Also spurring demand was the growing number of mouths to feed in India, where annual population growth at 1.76 per cent was around 10 times that of Australia.
“Annual growth in production of pulses in India is 0.8pc, less than half that of population growth.”
First for chickpeas, second for wheat
Australian Department of Agriculture and Water Resources trade and market access division first assistant secretary, Louise van Meurs, spoke about the role for free trade agreements in the changing trade environment.
Ms van Meurs said pulses and grains had been “the real success story” for Australian agricultural exports to India.
There has been a 500pc growth in five years in exports to India
“There has been a 500 per cent growth from five years ago in agricultural commodities exports from Australia to India including pulses, cotton, wool, almonds, wheat and paper,” Ms van Meurs said.
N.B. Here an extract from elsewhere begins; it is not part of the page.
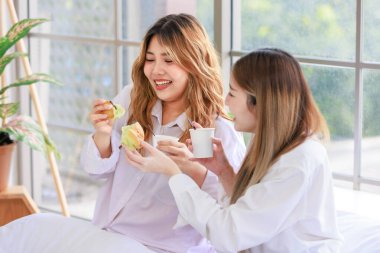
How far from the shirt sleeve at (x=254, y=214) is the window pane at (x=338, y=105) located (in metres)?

“In 2016/17, Australia was India’s largest supplier of chickpeas and the second largest supplier of wheat.
“Australia exported A$50 million worth of peas, $180m of lentils, and over $1 billion in chickpeas last financial year.
“The future is also bright for Indian demand for agricultural products, which is expected to continue to grow strongly, outstripping growth in Indian production.”
The Indian Government historically has used policy measures such as minimum support prices (MSP) and tariffs to moderate domestic pulse and grain prices, but both speakers pointed to changing tastes, and a growing and increasingly urban population, underpinning an uptrend in grain and pulse consumption.
El Nino impact
Mr Gupta said El Nino events had helped to boost the remarkable growth in Australian sales to India.
“India gets impacted by the El Nino weather pattern the same as Australia, as it affects the monsoon adversely.
“During the El Nino which has happened in the past two years, production goes down significantly and we (India) can become a net importer.
“In La Nina years we might rebuild stocks and be an exporter.”
Between October 2016 and March 2017, and prior to the reintroduction of a tariff on imported wheat, India bought 1.5 million tonnes of Australian wheat.
India’s buying of Australian chickpeas has been a massive supporter of prices through out 2016/17, and continuing demand has bolstered prices for new-crop also.